Volleyball players form family-like bonds. From 1996-99, the Winthrop volleyball family bonds started with Cristi Curtis.
Curtis will be inducted, posthumously, into the Winthrop Athletics Hall of Fame in a Feb. 27 ceremony along with four others.
Curtis was one of several talented western Michigan players who played for Winthrop. Those players looked out for each other. Shannon McPhee was already at Winthrop when Holly Westhouse arrived. The next year Westhouse welcomed in Curtis and the two became roommates.
Curtis took Illinois native Julie (Zschau) McGee under her wing the following year. Curtis made everyone around her feel good.
"I knew I had a good connection with (Curtis)," McGee, the volleyball coach at York Comprehensive High School, said of his first year at Winthrop. "She made me feel comfortable and welcome. She wanted me to be there and made it be fine to be away from home."
"Cristi was the most energetic young lady you ever met. She was an amazing kid that rubbed off on everybody," former Winthrop volleyball coach Mark Cooke said.
Cooke recruited and signed Curtis. He coached Curtis' freshman year before his duties were split and he turned his attention solely to coaching softball. Cathy Ivester coached Curtis her final three seasons.
"She would do anything, without question, to try to get better. She was a very loyal and strong leader," Ivester said. "I was very selective in who I asked to talk to recruits. I wanted to be sure they had leadership skills. I trusted her. She was an extension of the staff. She was our team captain. She was the nucleus of our team.
"(Curtis) was a pioneer. That group of recruits helped move Winthrop to another level," Ivester added.
She had a way of making everyone around her the center of attention. It didn't matter if it was a teammate, a coach or a recruit, she had the ability to focus on making that person feel important.
"I can't even begin to tell you what a true rose she was. That kid was made to make everyone else feel good," Cooke said.
As a setter for Winthrop, Curtis drew the best performances out of her teammates.
"Her overall athleticism helped. She was quick to learn," Westhouse said. The two also played together in high school and club volleyball.
"She played three sports, I only played volleyball. She was an outside hitter in high school but moved to setter her senior year. It was pretty amazing to earn a college scholarship at that position," Westhouse said.
Curtis was even better in the classroom, earning several academic honors.
She graduated in 2000 with a degree in special education. She was a four-year starter on the volleyball team, a three-time selection on the Big South Conference all-academic team and earned Big South scholar athlete of the year in 1999.
"Cristi always pushed herself and took on a challenge. She was taking 20 hours and still practiced and played matches. She never complained or looked for excuses. I always looked up to her for that," McGee said.

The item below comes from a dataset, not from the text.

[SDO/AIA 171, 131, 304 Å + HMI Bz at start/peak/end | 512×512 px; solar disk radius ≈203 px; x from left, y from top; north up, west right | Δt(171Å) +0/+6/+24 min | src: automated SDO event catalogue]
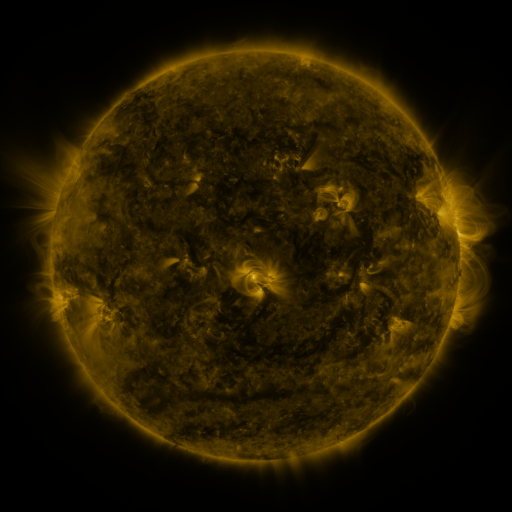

Curtis ranks in the top 10 on several career and single-season school lists. She is second in career assists, sixth in career digs, and fourth in career service aces.
She was selected to the All-Big South Conference second team in 1999 and also was named to the 1999 Big South all-tournament team.
Curtis went on to become a high school volleyball coach in Michigan before her untimely death in 2007. At the age of 29 she was shot and killed in her western Michigan home by her estranged boyfriend in an apparent murder-suicide on July 19, 2007.
She had been named volleyball coach at nearby Aquinas College three weeks prior to her death.
The heartbreaking responsibility of communicating news of Curtis' death to former teammates fell on Westhouse, who enlisted the help of Ivester.
"I called a lot of people and we all stayed together in my small condo and with my parents," Westhouse said. "We laughed a lot and cried a lot. (Curtis) would have hated being the center of attention. She always flew under the radar. It was kind of impossible, though; she was such an exceptional person."
McGee remembers getting the call.
"I knew it had something to do with Cristi and had an instant feeling it was bad. I was driving and had to pull over," McGee said, then went quiet while she regained her cracking voice. "It still hurts."
Cooke got the news from Winthrop assistant athletic director for media relations Jack Frost.
"I was in Toronto recruiting for softball. I didn't know what to do. We drove back to Rock Hill. I was devastated when I heard the news," Cooke said.
"She was dynamic kid. I had two young sons at the time and when they showed up at practice she made them feel the center of attention. It made no difference who it was. That was her personality. It was just hard. It's still hard. She just made herself a part of everyone. I am just truly happy she is going into the Hall. This is a true honor for her. You just can't help but think about all the joy and laughter she brought into your life," he added.